Introduzione
I titoli di stato sono strumenti finanziari emessi dallo Stato per finanziare il proprio fabbisogno di cassa e il debito pubblico. Rilevanti per investitori istituzionali e risparmiatori privati, i titoli di stato offrono un’alternativa relativamente liquida e standardizzata ad altri investimenti, influenzando inoltre i tassi di interesse e le condizioni del mercato finanziario nazionale. Comprendere le tipologie, i rischi e la fiscalità è fondamentale per chi valuta un investimento in questi strumenti.
Corpo principale
Che cosa sono e chi li emette
I titoli di stato italiani sono emessi dallo Stato italiano per il tramite del Ministero dell’Economia e delle Finanze e gestiti dalla Banca d’Italia. Vengono collocati tramite aste periodiche e possono essere acquistati sul mercato primario o sul mercato secondario, come il MOT e altri mercati regolamentati.
Tipologie principali
Le tipologie più note includono:
- BOT (Buoni Ordinari del Tesoro): titoli a breve termine, generalmente zero-coupon, con scadenze fino a 12 mesi.

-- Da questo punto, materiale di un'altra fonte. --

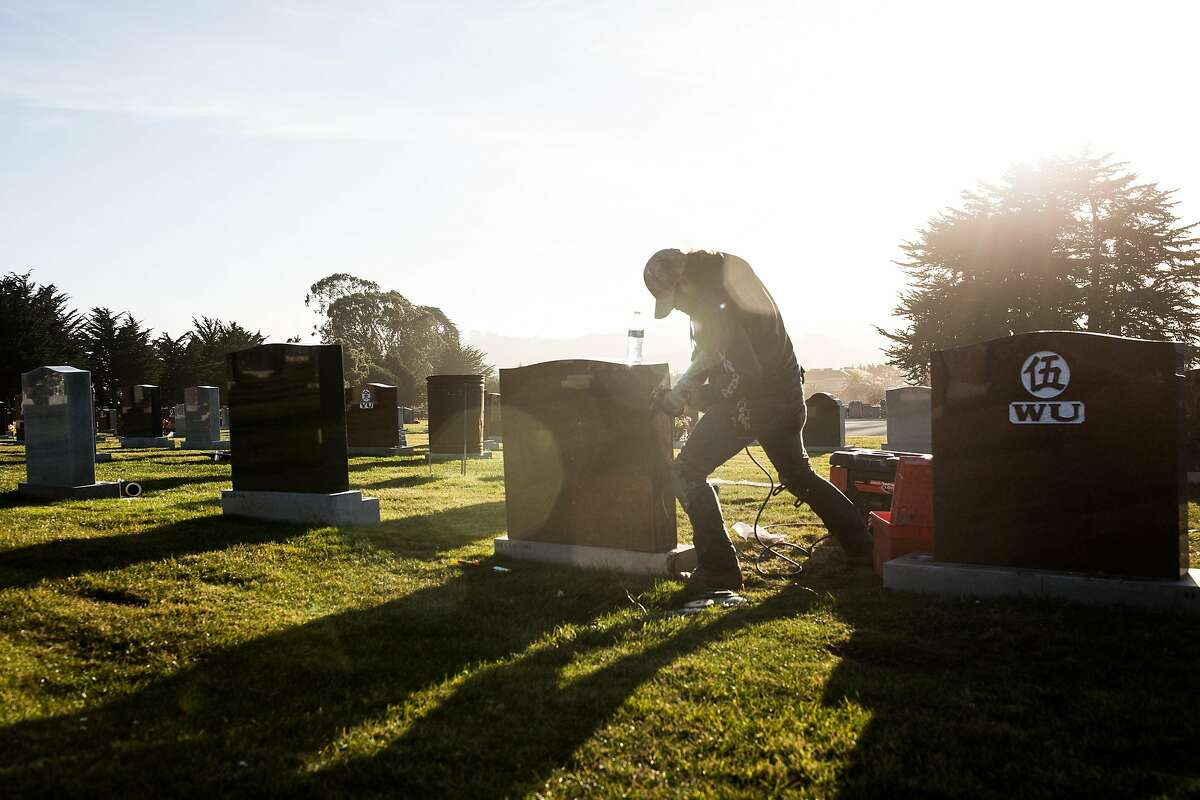 Jose Dardano repairs a headstone at Cypress Lawn Cemetery on Thursday, December 31, 2020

- CTZ e Certificati simili: titoli a medio termine, spesso strutturati come zero-coupon.
- BTP (Buoni del Tesoro Poliennali): titoli a medio-lungo termine con cedole fisse.
- BTP Italia: emissioni pensate per il risparmiatore retail, indicizzate all’inflazione italiana e con misure di tutela per i sottoscrittori retail.

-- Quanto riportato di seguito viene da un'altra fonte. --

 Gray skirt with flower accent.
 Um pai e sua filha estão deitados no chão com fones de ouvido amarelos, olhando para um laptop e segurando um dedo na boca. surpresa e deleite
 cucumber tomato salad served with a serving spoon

- BTP€i: titoli indicizzati all’inflazione dell’area euro.
- CCT: certificati a tasso variabile indicizzati a parametri di mercato.
Rischi e fiscalità
I principali rischi includono il rischio di tasso (valore di mercato variabile al variare dei tassi di interesse), il rischio d’inflazione (erosione del potere d’acquisto) e, seppure contenuto, il rischio di credito sovrano. La fiscalità sui redditi di capitale derivanti dai titoli di stato italiani è caratterizzata da un’aliquota agevolata rispetto ad altri prodotti finanziari.
Conclusione
I titoli di stato restano uno strumento centrale per chi cerca esposizione al debito sovrano con diverse combinazioni di scadenza, rendimento e protezione dall’inflazione. Sono utili sia per la gestione della liquidità sia per la pianificazione finanziaria a lungo termine. Prima di investire è consigliabile valutare orizzonte temporale, tolleranza al rischio e composizione del portafoglio, oltre a informarsi sulle caratteristiche specifiche dell’emissione e, se necessario, rivolgersi a un consulente finanziario.